Global trade, communication, travel, and governmental coalitions are reinventing the concept of “the nation,” leaving national borders increasingly unstable and amorphous.
In keeping with Hampshire’s interdisciplinary structure and focus on contemporary questions, our faculty encourages students of international relations and globalization studies to look beyond the study of nation states to the broader context of cross-national and cross-cultural influence and power.
Students explore the relations of economic change to cultural adaptation and political movements both within specific countries of their choosing and as part of a global reorganization after the Cold War.
Students may pursue interests such as immigration, economics, population policy, agriculture, or global music within a study of international relations and globalization studies.
|Student Project Titles
- » Hijra Identity in Pakistan and the Politics of Representation
- » Iranian Nuclear Defiance and the Geopolitical Environment of the Middle East
- » Hamas and the PLO: Implications of Political Integration
- » (Post)Colonial Narratives: Nationalism, Modernization, and Cultural Imperialism in the Works of Halldor Laxness and Ngugi wa Thiong’o
- » Identifying Agamben’s Conception of the Homo Sacer in Democratic Kampuchea
|Sample First-Year Course
Political Economy of Fair Trade
This course will provide an introduction to a dynamic and important part of the international economy: Fair Trade. Fair Trade is a strategy for transforming international markets to support small-producer livelihoods, build cooperative-based rural economies, and ensure ecological sustainability in endangered agricultural regions. Fair Trade links socially conscious consumers to democratically organized small producers through third-party certifications and social enterprises. In this course, we will understand Fair Trade as an attempt to correct the inequities of the post-colonial, neo-liberal economy. We will examine the historical roots of Fair Trade, compare and contrast Fair Trade with conventional supply chains, and place Fair Trade in a broader context of rural development. We will then critically examine the system?s virtues and limitations as a non-governmental, consumer-driven intervention in the global commodity market. Students will have the opportunity to communicate with movement participants and develop hands-on projects.
|Sample Courses at Hampshire
- » America and the World: The Global Debate Over U.S. Hegemony
- » Atomic History, Hiroshima to Iran
- » Biopower, Biopolitics, and Bare Life
- » Border Matters: Mexico and the U.S.
- » China Rising: Reorienting the Twenty-first Century Conflict Resolution and Historical Analysis
- » Environmental Policy in a Time of Globalization
- » Evolution of International Regimes: From the League of Nations to Kyoto
- » Global Resource Politics
- » Imagining the Third World
- » Interrogating Fear: Bioterror, the Environment, and the Construction of Threats
- » Israel and Palestine: The Clash of Nationalisms
- » The National Security State: Covert Operations in American Foreign Policy from the Cold War to the Present
- » North-South or South-South? International Economic Relations in the Age of Globalization
- » Oil and the Transformation of Arab Economies
- » Public Diplomacy
- » Women and Politics in Africa
- » World Trade and the WTO
|Through the Consortium
- » Contemporary Europe (AC)
- » International Political Theory (UMass)

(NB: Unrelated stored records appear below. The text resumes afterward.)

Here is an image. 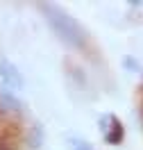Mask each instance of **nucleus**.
Here are the masks:
<instances>
[{
	"instance_id": "1",
	"label": "nucleus",
	"mask_w": 143,
	"mask_h": 150,
	"mask_svg": "<svg viewBox=\"0 0 143 150\" xmlns=\"http://www.w3.org/2000/svg\"><path fill=\"white\" fill-rule=\"evenodd\" d=\"M37 7L41 11L43 21L48 23V28L55 32V37L61 43H66L73 50H86L89 48V32L75 16H70L66 9H61L55 2H39Z\"/></svg>"
},
{
	"instance_id": "2",
	"label": "nucleus",
	"mask_w": 143,
	"mask_h": 150,
	"mask_svg": "<svg viewBox=\"0 0 143 150\" xmlns=\"http://www.w3.org/2000/svg\"><path fill=\"white\" fill-rule=\"evenodd\" d=\"M98 130L102 134L105 143H109V146H120L125 141V125L116 114H102L98 118Z\"/></svg>"
},
{
	"instance_id": "3",
	"label": "nucleus",
	"mask_w": 143,
	"mask_h": 150,
	"mask_svg": "<svg viewBox=\"0 0 143 150\" xmlns=\"http://www.w3.org/2000/svg\"><path fill=\"white\" fill-rule=\"evenodd\" d=\"M0 114L2 116H9L14 121H18V118L25 116L23 100L16 96V91H11V89H7V86H2V84H0Z\"/></svg>"
},
{
	"instance_id": "4",
	"label": "nucleus",
	"mask_w": 143,
	"mask_h": 150,
	"mask_svg": "<svg viewBox=\"0 0 143 150\" xmlns=\"http://www.w3.org/2000/svg\"><path fill=\"white\" fill-rule=\"evenodd\" d=\"M0 82H2V86H7L11 91H23L25 89V77L18 71V66L2 55H0Z\"/></svg>"
},
{
	"instance_id": "5",
	"label": "nucleus",
	"mask_w": 143,
	"mask_h": 150,
	"mask_svg": "<svg viewBox=\"0 0 143 150\" xmlns=\"http://www.w3.org/2000/svg\"><path fill=\"white\" fill-rule=\"evenodd\" d=\"M43 139H46V132H43V125H41V123H32V125H27L25 132H23V143L32 150L41 148V146H43Z\"/></svg>"
},
{
	"instance_id": "6",
	"label": "nucleus",
	"mask_w": 143,
	"mask_h": 150,
	"mask_svg": "<svg viewBox=\"0 0 143 150\" xmlns=\"http://www.w3.org/2000/svg\"><path fill=\"white\" fill-rule=\"evenodd\" d=\"M68 148L70 150H95L91 143L82 137H68Z\"/></svg>"
},
{
	"instance_id": "7",
	"label": "nucleus",
	"mask_w": 143,
	"mask_h": 150,
	"mask_svg": "<svg viewBox=\"0 0 143 150\" xmlns=\"http://www.w3.org/2000/svg\"><path fill=\"white\" fill-rule=\"evenodd\" d=\"M123 66L130 71V73H143L141 64H139V62H136L132 55H125V57H123Z\"/></svg>"
},
{
	"instance_id": "8",
	"label": "nucleus",
	"mask_w": 143,
	"mask_h": 150,
	"mask_svg": "<svg viewBox=\"0 0 143 150\" xmlns=\"http://www.w3.org/2000/svg\"><path fill=\"white\" fill-rule=\"evenodd\" d=\"M141 123H143V109H141Z\"/></svg>"
}]
</instances>
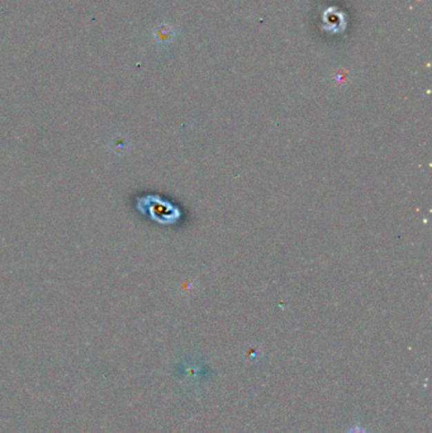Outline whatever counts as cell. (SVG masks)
Wrapping results in <instances>:
<instances>
[{
  "label": "cell",
  "instance_id": "cell-2",
  "mask_svg": "<svg viewBox=\"0 0 432 433\" xmlns=\"http://www.w3.org/2000/svg\"><path fill=\"white\" fill-rule=\"evenodd\" d=\"M348 433H368L366 432V430L362 427V425H354L353 428H350L348 430Z\"/></svg>",
  "mask_w": 432,
  "mask_h": 433
},
{
  "label": "cell",
  "instance_id": "cell-1",
  "mask_svg": "<svg viewBox=\"0 0 432 433\" xmlns=\"http://www.w3.org/2000/svg\"><path fill=\"white\" fill-rule=\"evenodd\" d=\"M142 201H145V205H142L144 207L142 210H146L147 214H150L153 219L160 222V223H165V225L174 223L180 214L178 209L170 205L169 203H166V201H162L159 198L148 197L145 201L142 199ZM142 207H139V208H142Z\"/></svg>",
  "mask_w": 432,
  "mask_h": 433
}]
</instances>
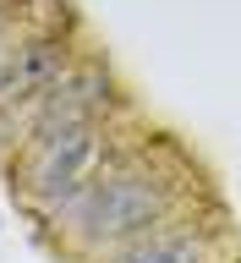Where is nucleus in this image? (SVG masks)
I'll return each mask as SVG.
<instances>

- » Middle East Politics (MHC)
- » Perspectives on War (SC)
- » Political Leadership in International Relations (MHC)
- » Seminar in Comparative Government (SC)
- » World Politics (AC)
|Facilities and Resources
Five College International Relations Certificate Program
Students pursuing an interest in international relations and globalization can be certified through the Five College International Relations Certificate Program. To do so, students must complete courses on introductory world politics, global institutions or problems, the international financial/commercial system, the historical development of the international system since 1789, contemporary American foreign policy, and the Third World. Students must also become proficient in a foreign language through the completion of two years of study at the college level or the equivalent.
Peace and World Security Studies (PAWSS)
The Hampshire-based Five College Program in Peace and World Security Studies (PAWSS) is a multidisciplinary educational program designed to stimulate student and faculty interest in the study of critical international issues, especially those connecting issues of conflict and the environment. PAWSS is a highly diversified program entailing the development of new courses, the sponsorship of public lectures and symposia, and the publication of specialized resource materials.
Global Migrations Program
The Global Migrations Program at Hampshire seeks to rethink old cold war paradigms of knowledge and citizenship in light of the unprecedented movements of persons across national and cultural borders that characterize our globalizing world. The program seeks to develop new curricular initiatives that are responsive to these transnational, multicultural movements and the local conflicts over identity, belonging, and citizenship to which they give rise. Students are able to study more traditional subjects within international relations, as well as courses designed to focus on migration and movement over discrete nations and cultures; courses that “emphasize ‘routes’ over ‘roots’.”
The Global Education Office
The Global Education Office (GEO) at Hampshire presents a variety of opportunities for students to incorporate a study-abroad experience into their Hampshire education. GEO also assists with locating and planning study abroad through other programs, fellowships, colleges, or individually designed field study programs.